5. The antibody pair for detecting cTnI according to claim 4, characterized in that, The heavy chain constant region of the first antibody is SEQ ID NO:7 or a sequence having at least 80% identity with it, and the light chain constant region of the first antibody is SEQ ID NO:8 or a sequence having at least 80% identity with it. The heavy chain constant region of the second antibody is SEQ ID NO:19 or a sequence having at least 80% identity with it, and the light chain constant region of the second antibody is SEQ ID NO:20 or a sequence having at least 80% identity with it.

6. The antibody pair for detecting cTnI according to claim 4, characterized in that, The heavy chain constant region includes CH1 of IgG1, the hinge region of IgG1, CH2 of IgM, CH3 of IgM, and / or CH4 of IgM.

7. A reagent for detecting cTnI, characterized in that, The reagent includes a first group of antibodies and a second group of antibodies, wherein the first group of antibodies is the first antibody as described in any one of claims 1-6; and the second group of antibodies is the second antibody as described in any one of claims 1-6.

8. The reagent according to claim 7, characterized in that, One of the first group of antibodies and the second group of antibodies is a coating antibody, and the other group is a labeled antibody.

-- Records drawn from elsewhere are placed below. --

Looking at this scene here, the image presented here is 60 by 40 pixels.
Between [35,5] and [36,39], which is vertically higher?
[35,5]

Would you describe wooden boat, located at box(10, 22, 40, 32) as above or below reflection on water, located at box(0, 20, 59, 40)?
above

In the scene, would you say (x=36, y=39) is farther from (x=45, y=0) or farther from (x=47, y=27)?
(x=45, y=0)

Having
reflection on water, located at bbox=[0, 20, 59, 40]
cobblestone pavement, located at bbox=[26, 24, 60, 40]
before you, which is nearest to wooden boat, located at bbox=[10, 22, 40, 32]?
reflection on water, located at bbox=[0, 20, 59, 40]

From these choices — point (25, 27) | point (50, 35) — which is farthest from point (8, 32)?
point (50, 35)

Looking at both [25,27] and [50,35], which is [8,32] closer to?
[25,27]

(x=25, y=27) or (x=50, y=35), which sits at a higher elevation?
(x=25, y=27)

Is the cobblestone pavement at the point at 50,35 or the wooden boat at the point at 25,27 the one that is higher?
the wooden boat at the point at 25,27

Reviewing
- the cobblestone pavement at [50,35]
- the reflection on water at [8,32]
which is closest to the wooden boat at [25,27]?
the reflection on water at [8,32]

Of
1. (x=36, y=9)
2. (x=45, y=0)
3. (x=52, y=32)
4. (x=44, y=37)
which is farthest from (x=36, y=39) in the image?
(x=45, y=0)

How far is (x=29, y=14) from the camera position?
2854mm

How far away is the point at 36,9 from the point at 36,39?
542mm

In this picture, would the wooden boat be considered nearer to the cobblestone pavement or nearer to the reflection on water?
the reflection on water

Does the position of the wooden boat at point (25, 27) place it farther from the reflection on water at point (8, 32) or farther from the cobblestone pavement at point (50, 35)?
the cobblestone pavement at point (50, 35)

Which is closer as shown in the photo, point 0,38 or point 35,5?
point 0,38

9. The reagent according to claim 8, characterized in that, The coated antibody or labeled antibody is conjugated with biotin.

10. The reagent according to claim 8, characterized in that, The labeled antibody is coupled with a fluorescent dye, enzyme, radioisotope, chemiluminescent label, electrochemiluminescent label, or nanoparticle label.

11. The reagent according to claim 10, characterized in that, The nanoparticle-based markers are selected from colloidal gold, fluorescent microspheres, and latex.

12. The reagent according to claim 8, characterized in that, The coated antibody is coupled to a solid-phase carrier.

13. The reagent according to claim 12, characterized in that, The solid support is selected from microspheres, plates, and membranes.

14. Use of the antibody pair according to any one of claims 1-6 or the reagent according to any one of claims 7-12 in the preparation of a product for detecting cTnI.